Who are these people? Where are the jetting off to? And what jobs do they do?
Using Pulsar TRAC, we analysed the conversation around digital nomads across the equivalent period in three years: 2016, 2019 and 2022.
The number of people identifying as or talking about digital nomads fell steeply from 2016 to 2019. Social data suggests several possible reasons, including a gradual disenfranchisement from the heyday of 2016:
Most digital nomads I know settled down after a few years 👨🚀
Unless you have close nomadic friends, it gets lonely 🤷♂️
Awesome weather doesn’t make up for friends & family 🤗#remotewok locally + occasional trips feels more durable to me.
— Rodolphe Dutel (@rdutel) March 3, 2019
At the same time, the term ‘digital nomads’ was also becoming more contentious culturally, used either politically to take aim at an unrooted ‘elite’, and also to stereotype all manners of grifters and trustafarians.
He writes about people changing jobs regularly as if it's been created by demand, entirely driven by arrogant digital nomads, who don't want any ties and think they're citizens of the world.
— Chris Brosnahan (@ChrisBrosnahan) February 23, 2019
As a direct result, many individuals who displayed the behaviors and lifestyles of a traditional digital nomad began far more reluctant to describe themselves as such, for fear of association.
The pandemic, or more accurately the normalization of non-office working, subsequently delivered a shot in the arm to a trend that had begun to lose a little lustre. But the most interesting things about this resurgence were the people and topics driving it. Co-working, for instance, does not appear to have gained any traction in this time, given the fact that international co-working hubs were subject to many of the same restrictions workers faced in their own countries.

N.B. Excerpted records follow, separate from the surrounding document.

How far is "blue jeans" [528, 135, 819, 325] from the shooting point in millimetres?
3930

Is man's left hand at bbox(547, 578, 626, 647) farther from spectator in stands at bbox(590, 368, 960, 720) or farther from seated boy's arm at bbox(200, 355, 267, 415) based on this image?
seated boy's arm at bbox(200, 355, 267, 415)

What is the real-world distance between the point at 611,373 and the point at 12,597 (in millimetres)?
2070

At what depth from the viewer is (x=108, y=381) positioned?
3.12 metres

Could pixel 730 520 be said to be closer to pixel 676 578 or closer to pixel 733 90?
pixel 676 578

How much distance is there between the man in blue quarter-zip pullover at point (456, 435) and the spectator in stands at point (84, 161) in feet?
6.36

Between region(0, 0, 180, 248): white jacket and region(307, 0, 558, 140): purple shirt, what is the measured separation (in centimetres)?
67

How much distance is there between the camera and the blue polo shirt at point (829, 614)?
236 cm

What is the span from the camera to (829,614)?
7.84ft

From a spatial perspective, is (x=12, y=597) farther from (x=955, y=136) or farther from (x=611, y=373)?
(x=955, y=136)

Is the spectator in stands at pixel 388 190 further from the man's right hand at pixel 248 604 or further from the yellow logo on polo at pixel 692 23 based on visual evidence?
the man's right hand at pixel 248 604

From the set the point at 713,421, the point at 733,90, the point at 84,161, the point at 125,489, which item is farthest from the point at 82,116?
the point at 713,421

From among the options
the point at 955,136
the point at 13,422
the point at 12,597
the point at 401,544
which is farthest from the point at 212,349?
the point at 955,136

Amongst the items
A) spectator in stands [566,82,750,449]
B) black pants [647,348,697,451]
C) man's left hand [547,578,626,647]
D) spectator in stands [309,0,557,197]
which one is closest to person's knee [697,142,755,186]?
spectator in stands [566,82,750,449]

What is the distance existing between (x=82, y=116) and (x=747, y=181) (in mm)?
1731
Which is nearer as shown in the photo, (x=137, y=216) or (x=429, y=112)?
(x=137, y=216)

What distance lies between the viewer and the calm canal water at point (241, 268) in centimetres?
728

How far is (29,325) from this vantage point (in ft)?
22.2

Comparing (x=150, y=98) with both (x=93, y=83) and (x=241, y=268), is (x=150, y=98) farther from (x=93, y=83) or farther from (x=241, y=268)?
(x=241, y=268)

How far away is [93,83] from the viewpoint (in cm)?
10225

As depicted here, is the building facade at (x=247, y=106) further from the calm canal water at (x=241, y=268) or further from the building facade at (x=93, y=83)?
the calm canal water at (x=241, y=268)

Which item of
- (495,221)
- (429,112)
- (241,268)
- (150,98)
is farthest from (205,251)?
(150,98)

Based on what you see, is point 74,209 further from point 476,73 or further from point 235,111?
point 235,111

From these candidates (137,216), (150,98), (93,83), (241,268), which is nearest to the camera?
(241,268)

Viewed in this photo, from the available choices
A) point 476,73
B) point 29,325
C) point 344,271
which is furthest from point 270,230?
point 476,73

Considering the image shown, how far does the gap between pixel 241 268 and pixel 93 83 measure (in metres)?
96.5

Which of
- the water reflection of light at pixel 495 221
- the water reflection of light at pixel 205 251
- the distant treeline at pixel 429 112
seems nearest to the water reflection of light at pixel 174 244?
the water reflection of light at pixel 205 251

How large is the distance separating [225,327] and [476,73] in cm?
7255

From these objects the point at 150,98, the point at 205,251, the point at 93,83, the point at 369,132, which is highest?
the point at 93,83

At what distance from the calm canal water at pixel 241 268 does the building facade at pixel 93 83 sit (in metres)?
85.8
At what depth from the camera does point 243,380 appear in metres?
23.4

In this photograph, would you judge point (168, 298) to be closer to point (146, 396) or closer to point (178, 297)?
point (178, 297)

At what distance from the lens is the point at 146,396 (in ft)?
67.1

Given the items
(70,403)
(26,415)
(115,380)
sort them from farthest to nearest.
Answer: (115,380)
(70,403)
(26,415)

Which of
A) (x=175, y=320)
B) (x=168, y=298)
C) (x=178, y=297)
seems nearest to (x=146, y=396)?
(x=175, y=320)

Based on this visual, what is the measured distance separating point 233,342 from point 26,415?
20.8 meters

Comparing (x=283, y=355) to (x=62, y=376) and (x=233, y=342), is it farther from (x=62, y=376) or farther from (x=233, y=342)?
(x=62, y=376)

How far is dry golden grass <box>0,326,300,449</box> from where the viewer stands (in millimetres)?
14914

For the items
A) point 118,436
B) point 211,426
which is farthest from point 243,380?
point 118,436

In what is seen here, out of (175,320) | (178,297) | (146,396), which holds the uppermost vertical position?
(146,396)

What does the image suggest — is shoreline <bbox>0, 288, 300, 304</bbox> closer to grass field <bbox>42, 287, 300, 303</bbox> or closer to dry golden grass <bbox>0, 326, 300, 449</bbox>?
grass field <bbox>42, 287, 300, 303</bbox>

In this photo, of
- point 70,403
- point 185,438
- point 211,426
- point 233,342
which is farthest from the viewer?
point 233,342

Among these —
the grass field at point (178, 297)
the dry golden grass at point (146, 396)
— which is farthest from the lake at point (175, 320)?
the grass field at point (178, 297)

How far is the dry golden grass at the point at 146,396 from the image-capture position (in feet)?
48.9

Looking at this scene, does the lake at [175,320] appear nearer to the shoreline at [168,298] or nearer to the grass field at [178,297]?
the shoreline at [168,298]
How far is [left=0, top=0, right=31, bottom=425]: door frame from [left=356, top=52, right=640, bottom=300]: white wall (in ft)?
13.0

Instead, we see the increased participation in the wider trend of eco-conscious tech workers, who don’t simply wish to see the world, but wish to do so ethically and with a minimum of environmental harm. While this group first emerged in 2019, it would help define the conversation taking place some three years later, in the post pandemic boom.
We also see the emergence of an entirely new group: Crypto Nomads. These individuals are wholehearted adopters of crypto and web 3.0 technologies, similar to many other similar groups to have emerged from 2021 onwards, except that their affinity is as much defined by utility, and easier transfers, as it is by investing behaviors.
In addition to who’s doing the travelling, it’s also illuminating to see where it is people are going, which we can do by exploring the interactive visual below:
So apparently, there’s a visa type that European embassies offer. 👀
If it is Croatia, you’re exempted from tax.
Greece and Spain are also lenient.
It is called “Digital Nomad Visa”
Crypto bros, tech bros, web3 Maxis.
I honestly don’t know what you’re waiting for.